Pharmacokinetic Profile of Two Formulations of PB1023 Following Single Subcutaneous Injection in Subjects With Type 2 Diabetes Mellitus

PhaseBio Pharmaceuticals

Status and phase

Completed

Phase 1

Conditions

Diabetes Mellitus, Type 2

Treatments

Drug: Single Dose PB1023

Study type

Interventional

Funder types

Industry

Identifiers

NCT01427257

PB1023-PT-CL-0002

Details and patient eligibility

About

Primary objective:

To compare the pharmacokinetic profile of PB1023 after a single dose administered by subcutaneous injection of two formulations (concentrations).

Secondary objectives:

To evaluate the safety and tolerability of two formulations of PB1023 Injection administered as a subcutaneous injection in adult subjects with T2DM.

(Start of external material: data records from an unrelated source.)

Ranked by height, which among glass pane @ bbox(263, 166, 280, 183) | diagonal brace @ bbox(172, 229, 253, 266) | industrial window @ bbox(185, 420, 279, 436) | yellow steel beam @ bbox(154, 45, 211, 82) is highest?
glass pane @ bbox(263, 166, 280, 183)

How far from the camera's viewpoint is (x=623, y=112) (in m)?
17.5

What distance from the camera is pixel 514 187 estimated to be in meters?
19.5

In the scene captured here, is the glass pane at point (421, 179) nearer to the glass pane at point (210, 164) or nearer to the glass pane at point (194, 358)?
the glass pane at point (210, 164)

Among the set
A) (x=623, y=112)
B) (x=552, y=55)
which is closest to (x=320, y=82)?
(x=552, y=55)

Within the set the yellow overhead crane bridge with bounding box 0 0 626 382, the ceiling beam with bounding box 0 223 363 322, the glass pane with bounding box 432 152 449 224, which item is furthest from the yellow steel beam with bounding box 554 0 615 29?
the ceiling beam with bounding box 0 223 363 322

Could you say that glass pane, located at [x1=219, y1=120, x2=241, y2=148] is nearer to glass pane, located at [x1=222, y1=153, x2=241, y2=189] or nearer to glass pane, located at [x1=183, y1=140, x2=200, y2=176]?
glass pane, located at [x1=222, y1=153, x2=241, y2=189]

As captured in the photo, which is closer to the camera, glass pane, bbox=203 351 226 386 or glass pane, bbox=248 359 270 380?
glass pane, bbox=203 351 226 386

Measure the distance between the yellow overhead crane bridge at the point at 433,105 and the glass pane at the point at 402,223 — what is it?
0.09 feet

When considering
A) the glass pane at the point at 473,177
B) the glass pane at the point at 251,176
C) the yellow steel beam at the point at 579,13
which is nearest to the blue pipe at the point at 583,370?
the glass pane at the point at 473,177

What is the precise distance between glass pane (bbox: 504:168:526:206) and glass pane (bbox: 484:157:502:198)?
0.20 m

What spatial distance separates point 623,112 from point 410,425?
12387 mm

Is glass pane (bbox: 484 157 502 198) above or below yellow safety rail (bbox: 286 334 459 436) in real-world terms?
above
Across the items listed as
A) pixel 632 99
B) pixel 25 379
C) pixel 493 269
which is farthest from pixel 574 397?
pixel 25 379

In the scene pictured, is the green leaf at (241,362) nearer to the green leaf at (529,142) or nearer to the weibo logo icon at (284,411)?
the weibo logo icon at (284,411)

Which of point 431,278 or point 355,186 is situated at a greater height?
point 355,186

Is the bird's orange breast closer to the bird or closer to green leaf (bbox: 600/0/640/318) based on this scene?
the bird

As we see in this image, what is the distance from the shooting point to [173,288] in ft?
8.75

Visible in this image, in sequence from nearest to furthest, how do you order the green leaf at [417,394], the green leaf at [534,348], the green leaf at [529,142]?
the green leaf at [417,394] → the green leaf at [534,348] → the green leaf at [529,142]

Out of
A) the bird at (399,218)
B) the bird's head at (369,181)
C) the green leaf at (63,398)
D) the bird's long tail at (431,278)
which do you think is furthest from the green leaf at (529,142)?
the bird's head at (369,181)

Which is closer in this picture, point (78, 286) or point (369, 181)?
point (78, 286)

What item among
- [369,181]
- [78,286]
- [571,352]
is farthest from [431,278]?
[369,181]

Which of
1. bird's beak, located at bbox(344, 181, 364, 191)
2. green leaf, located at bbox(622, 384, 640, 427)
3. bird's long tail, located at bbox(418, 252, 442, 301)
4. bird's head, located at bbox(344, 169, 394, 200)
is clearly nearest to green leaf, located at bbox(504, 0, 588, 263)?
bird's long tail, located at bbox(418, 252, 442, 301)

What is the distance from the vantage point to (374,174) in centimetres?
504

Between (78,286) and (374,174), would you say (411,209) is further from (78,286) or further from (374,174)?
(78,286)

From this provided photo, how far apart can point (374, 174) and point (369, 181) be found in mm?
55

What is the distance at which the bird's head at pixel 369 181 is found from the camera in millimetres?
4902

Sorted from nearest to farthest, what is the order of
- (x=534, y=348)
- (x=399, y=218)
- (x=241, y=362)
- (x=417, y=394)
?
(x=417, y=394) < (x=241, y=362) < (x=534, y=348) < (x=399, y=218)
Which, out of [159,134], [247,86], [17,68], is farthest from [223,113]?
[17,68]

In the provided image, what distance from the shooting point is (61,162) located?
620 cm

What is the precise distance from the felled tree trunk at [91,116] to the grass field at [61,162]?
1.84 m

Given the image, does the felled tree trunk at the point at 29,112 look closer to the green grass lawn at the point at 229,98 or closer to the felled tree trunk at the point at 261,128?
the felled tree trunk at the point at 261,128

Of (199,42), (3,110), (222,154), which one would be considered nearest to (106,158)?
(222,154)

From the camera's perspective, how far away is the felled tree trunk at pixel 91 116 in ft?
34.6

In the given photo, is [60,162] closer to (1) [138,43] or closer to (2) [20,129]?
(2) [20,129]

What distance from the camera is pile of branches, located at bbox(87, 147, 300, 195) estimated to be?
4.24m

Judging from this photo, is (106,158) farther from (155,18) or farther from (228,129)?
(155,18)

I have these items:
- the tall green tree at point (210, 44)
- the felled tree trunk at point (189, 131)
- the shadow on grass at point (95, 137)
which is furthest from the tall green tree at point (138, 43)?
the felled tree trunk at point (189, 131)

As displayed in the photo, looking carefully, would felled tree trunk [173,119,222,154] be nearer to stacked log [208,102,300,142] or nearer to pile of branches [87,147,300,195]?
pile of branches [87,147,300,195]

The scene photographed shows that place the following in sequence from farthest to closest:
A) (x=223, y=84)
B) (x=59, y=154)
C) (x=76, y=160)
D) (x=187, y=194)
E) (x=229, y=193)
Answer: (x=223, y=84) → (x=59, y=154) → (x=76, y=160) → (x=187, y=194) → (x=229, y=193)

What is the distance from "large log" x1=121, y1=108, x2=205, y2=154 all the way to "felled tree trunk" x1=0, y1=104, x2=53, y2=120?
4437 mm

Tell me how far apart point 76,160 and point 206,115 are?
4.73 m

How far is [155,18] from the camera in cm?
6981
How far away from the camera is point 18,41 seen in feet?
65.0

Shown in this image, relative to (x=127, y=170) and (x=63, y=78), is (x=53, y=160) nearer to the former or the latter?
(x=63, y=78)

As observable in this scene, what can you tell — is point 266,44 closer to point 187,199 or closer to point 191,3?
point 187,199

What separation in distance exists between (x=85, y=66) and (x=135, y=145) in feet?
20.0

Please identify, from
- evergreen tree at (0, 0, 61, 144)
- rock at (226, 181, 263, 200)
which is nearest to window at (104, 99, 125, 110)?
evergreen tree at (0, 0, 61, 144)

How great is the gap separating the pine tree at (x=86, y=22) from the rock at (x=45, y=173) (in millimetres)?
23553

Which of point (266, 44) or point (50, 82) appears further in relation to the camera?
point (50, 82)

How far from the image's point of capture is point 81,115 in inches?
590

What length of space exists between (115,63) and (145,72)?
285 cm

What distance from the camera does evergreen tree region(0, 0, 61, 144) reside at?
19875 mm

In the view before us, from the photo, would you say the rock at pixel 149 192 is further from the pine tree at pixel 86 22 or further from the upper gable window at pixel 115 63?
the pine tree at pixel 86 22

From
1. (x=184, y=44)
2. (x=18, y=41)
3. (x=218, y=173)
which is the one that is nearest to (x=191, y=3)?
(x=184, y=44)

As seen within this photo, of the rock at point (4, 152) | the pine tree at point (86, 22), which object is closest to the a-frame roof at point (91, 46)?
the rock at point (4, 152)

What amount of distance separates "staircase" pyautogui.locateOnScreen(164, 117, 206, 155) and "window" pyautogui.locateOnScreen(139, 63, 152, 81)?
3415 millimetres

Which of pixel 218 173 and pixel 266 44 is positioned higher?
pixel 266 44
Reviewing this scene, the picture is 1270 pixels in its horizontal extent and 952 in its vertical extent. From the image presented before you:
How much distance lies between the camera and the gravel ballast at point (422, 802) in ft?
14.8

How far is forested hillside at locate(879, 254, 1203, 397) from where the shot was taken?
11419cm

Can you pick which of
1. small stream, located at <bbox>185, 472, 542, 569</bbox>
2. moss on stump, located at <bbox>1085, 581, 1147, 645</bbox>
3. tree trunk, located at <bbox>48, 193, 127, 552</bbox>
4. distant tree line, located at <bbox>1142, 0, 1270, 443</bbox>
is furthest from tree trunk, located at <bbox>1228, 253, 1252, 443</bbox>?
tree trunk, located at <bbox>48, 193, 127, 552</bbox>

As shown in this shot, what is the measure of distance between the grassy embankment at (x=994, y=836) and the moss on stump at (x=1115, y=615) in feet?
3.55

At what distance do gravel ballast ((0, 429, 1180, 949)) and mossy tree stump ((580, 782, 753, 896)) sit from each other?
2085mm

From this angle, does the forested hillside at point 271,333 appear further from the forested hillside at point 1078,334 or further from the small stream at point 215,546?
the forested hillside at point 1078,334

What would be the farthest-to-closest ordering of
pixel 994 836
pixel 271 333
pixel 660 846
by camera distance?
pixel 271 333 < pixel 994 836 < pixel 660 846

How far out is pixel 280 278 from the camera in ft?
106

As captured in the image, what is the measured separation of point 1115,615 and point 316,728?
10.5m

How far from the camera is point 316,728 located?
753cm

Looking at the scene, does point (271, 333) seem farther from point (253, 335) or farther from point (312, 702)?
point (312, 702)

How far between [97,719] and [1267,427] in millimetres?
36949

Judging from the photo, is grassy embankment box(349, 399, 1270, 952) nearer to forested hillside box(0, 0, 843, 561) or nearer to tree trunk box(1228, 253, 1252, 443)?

To evaluate the impact on the pharmacokinetic profile of PB1023 after a single 90 mg dose of formulation B (100 mg/mL) administered cold at 2 to 8°C by subcutaneous injection.

Enrollment

10 patients

Sex

All

Ages

18 to 75 years old

Volunteers

No Healthy Volunteers

Inclusion criteria

Willing and able to sign a written informed consent and follow all study related procedures.
Males or post menopausal or surgically sterile females age 18 - 75 years of age inclusive.
Diagnosed with T2DM for ≥ 6 months.
HbA1c of ≥ 6.0% if diet and exercise controlled, or ≥5.8% if taking one or more glucose lowering agents
Weight ≥ 45 kg and BMI ≤ 40 kg/m2
In otherwise stable health except for T2DM (no clinically significant laboratory abnormalities, vital signs, ECG findings or clinically significant underlying disease that would put the subject at risk for participation in the study).
Receiving stable doses of concomitant medications for 30 days prior to dosing.
Criteria for Participation in Period 3 only: Received PB1023 Injection at 50 mg/mL and 100 mg/mL during Period 1 or 2 of the study and had adequate pharmacokinetic samples collected for evaluation of their pharmacokinetic profile.

Exclusion criteria

Currently taking Byetta® or Victoza®.
Previously received PB1023 Injection other than under this study protocol.
Known allergy or serious adverse effect to an approved or investigational GLP-1 receptor analog/agonist.
Unstable cardiovascular disease defined as:
- History of stroke, transient ischemic attack, or myocardial infarction within 6 months prior to the Screening visit.
- Screening (duplicate supine reading) BP ≥ 160 mmHg (systolic) or ≥ 100 mmHg (diastolic).
- Mean triplicate 12-lead ECG demonstrating QT interval (corrected) (QTc) > 450 msec in males and > 470 msec in females at the Screening visit, or a history or evidence of long QT syndrome.
Based on contraindications/warnings identified with other GLP-1 receptor agonists, subjects will be excluded if they have:
- History, symptoms or signs of pancreatitis or severe gastrointestinal disease (i.e., gastroparesis)
- Personal or family history of medullary thyroid tumors or history of Multiple Endocrine Neoplasia Syndrome Type 2. Note: Abnormal serum calcitonin at screening will exclude the subject from participation.
Clinically significant renal and/or hepatic dysfunction at screening as indicated by the following:
- eGFR as calculated by MDRD of < 60 mL/min
- Urine dipstick protein > 2+ (100 mg/dL) or urine protein 2+ and a Urine Protein/Creatinine ratio > 1.0 (> 1000 mg/g)
- Alanine aminotransferase (ALT) > 2 x ULN
- Aspartate aminotransferase (AST) > 2 x ULN
- Serum bilirubin ≥ 1.6 mg/dL
Pregnant or lactating females
Known history of or active alcohol or drug abuse within 12 months prior to Screening or positive alcohol and/or drug screen.
Positive for Human Immunodeficiency Virus (HIV) antibodies, Hepatitis B surface antigen (HBsAg) or Hepatitis C Virus (HCV) antibodies.
Participating in any other study and have received any other investigational drug or device within 30 days prior to the Screening visit or are taking part in a non-drug study which in the opinion of the Investigator would interfere with the outcome of the study.
Other medical (i.e., acute or chronic illness) or psychiatric condition which in the opinion of the Investigator would place the subject at increased risk, confound the primary study endpoint, or would preclude obtaining voluntary consent.